大きな歯車が動かすこの世界で、私は本当にちっぽけな存在でしかなくて。
それが寂しくて寂しくてたまらなかった。
誰かの心に残る私でいたかった。
颯も、私と同じだったんだ。
苦しくなって、過去の自分を後悔した。どうして行かなくなってしまったんだろう。
この人に見せるためにいくら風景を上手くなったって、この人に会う以上に大事なことなんてなかったのに。

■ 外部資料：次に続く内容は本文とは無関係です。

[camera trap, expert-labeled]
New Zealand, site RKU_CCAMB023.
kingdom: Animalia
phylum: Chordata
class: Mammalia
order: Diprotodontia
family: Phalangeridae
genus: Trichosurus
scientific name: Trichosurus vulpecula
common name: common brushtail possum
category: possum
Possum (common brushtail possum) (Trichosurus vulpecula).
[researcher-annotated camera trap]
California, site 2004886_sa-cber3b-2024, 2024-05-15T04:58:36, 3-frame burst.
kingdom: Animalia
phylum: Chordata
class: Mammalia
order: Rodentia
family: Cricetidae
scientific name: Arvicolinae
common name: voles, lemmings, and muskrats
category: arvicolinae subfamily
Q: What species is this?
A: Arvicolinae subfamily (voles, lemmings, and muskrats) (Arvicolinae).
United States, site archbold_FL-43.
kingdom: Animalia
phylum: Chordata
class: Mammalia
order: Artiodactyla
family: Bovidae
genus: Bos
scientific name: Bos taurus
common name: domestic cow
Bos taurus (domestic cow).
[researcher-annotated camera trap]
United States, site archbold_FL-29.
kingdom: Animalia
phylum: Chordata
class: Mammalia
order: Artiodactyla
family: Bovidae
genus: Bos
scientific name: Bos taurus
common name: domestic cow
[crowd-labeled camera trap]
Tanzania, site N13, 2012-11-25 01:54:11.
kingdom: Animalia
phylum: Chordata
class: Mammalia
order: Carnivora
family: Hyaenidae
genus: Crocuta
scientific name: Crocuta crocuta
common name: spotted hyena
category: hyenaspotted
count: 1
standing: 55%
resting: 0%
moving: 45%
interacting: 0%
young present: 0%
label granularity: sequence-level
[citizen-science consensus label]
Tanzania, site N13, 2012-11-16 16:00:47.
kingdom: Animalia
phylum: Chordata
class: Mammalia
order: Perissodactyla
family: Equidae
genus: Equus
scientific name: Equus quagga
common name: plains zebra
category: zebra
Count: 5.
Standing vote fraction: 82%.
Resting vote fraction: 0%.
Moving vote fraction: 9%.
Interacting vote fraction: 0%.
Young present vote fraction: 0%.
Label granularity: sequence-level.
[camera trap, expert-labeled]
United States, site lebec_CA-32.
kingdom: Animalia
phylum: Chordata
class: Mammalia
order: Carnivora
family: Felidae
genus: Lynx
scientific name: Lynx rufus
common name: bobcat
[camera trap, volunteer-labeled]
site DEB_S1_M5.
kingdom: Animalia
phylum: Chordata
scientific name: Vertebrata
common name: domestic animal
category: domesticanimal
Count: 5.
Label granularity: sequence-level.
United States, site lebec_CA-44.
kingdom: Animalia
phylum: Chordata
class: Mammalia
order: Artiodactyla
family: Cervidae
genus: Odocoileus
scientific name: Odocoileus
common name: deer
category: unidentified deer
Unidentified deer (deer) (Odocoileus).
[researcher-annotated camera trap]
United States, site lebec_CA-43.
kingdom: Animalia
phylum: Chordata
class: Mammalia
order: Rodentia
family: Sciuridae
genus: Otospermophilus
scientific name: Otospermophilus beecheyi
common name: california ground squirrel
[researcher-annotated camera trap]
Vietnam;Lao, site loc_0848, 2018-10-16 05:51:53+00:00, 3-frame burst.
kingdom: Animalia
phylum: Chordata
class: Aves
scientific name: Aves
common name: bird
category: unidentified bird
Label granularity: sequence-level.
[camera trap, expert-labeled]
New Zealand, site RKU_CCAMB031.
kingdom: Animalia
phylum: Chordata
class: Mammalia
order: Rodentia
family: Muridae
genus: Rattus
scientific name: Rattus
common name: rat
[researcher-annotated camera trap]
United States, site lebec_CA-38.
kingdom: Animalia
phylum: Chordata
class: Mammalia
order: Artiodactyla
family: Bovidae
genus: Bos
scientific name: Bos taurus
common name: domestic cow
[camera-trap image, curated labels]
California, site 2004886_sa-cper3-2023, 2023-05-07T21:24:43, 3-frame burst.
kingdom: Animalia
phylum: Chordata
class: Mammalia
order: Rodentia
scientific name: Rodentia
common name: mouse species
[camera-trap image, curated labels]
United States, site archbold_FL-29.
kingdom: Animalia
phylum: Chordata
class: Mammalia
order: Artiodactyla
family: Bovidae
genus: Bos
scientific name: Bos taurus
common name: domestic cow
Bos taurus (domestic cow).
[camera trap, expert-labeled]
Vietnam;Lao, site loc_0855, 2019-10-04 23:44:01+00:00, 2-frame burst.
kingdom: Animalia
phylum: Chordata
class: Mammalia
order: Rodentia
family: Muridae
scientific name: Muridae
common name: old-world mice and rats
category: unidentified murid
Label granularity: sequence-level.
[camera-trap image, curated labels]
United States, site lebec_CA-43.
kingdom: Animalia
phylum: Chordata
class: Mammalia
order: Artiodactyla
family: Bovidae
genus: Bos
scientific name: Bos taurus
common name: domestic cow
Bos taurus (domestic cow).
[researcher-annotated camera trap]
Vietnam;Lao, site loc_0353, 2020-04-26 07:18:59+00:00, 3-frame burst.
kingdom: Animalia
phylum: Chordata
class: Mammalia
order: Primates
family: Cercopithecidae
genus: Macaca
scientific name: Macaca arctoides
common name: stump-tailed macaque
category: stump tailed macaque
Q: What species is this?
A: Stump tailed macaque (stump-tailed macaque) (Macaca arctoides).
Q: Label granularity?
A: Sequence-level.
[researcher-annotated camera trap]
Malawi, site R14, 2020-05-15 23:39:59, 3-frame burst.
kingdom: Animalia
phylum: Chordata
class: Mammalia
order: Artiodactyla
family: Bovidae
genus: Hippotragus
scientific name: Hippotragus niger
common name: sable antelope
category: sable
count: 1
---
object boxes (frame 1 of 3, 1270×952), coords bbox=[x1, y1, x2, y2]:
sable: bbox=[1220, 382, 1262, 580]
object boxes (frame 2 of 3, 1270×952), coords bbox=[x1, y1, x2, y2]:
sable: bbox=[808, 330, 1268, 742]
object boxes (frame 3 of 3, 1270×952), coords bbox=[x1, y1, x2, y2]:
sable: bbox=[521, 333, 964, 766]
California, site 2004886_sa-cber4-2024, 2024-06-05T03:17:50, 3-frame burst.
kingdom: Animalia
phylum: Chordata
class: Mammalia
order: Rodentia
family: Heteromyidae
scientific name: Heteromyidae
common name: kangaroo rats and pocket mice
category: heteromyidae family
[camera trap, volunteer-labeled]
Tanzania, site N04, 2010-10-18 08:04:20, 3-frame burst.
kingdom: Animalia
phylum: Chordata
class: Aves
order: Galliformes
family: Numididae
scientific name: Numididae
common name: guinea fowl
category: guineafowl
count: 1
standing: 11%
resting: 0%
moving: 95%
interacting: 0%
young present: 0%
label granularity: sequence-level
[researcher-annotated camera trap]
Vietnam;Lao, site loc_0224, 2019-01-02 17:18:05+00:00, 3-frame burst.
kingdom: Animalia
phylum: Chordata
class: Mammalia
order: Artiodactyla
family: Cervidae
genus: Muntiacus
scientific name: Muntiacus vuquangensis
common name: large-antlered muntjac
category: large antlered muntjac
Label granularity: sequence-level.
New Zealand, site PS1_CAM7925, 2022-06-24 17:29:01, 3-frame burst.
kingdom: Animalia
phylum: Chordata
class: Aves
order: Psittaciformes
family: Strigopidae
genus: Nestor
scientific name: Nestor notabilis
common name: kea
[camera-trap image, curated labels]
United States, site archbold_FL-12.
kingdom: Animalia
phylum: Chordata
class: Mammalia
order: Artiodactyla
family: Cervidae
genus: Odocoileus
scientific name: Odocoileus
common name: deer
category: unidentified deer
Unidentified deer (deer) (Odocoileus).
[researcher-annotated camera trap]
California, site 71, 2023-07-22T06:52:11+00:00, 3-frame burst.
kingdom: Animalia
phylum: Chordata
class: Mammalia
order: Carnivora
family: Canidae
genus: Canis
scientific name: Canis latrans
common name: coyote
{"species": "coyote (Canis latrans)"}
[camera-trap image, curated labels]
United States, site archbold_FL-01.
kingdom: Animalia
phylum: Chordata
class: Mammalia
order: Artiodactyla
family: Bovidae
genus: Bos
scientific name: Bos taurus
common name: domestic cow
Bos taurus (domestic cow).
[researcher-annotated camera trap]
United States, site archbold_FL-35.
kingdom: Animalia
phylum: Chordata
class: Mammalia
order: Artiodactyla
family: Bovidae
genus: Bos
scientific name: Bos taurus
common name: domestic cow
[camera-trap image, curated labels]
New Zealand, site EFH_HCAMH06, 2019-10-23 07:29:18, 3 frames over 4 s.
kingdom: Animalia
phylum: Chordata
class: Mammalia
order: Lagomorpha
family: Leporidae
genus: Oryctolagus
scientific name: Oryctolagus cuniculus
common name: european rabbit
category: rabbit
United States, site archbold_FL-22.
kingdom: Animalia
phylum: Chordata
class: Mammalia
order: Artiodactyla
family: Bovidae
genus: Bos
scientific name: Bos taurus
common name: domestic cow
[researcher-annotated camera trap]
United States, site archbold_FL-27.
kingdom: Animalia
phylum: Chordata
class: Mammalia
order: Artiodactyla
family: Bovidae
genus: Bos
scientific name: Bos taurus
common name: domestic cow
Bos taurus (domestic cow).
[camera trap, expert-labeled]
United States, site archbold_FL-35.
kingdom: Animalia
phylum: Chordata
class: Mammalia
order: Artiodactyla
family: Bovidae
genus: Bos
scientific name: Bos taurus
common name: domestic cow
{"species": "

だんだんと潤む瞳も無視して、黙って颯の背中を見つめ続けた。
すると颯が振り返って、私を見つめて笑った。
「どうせなら、少しの間でいいから理央と同じ学校に通って、理央と同じ普通の高校生をしてみたいって思った。理央が一緒に行こうって言ってくれた場所に行きたいって」
颯は普段通り、楽しいことを語るみたいな口調で話す。
彼の笑顔を照らすのは、月明かりだけだ。
「そしたら去年の夏、病室に理央の姿をした幻が現れたんだ。まるで妖精みたいだったから、夏の妖精って俺は呼んでる」
信じられる?と颯が笑う。
………私の姿の、幻。
それが本物だったとしても、幻影だったとしても。
颯がそれをその目で見たんだってことを、疑う必要は私にはなかった。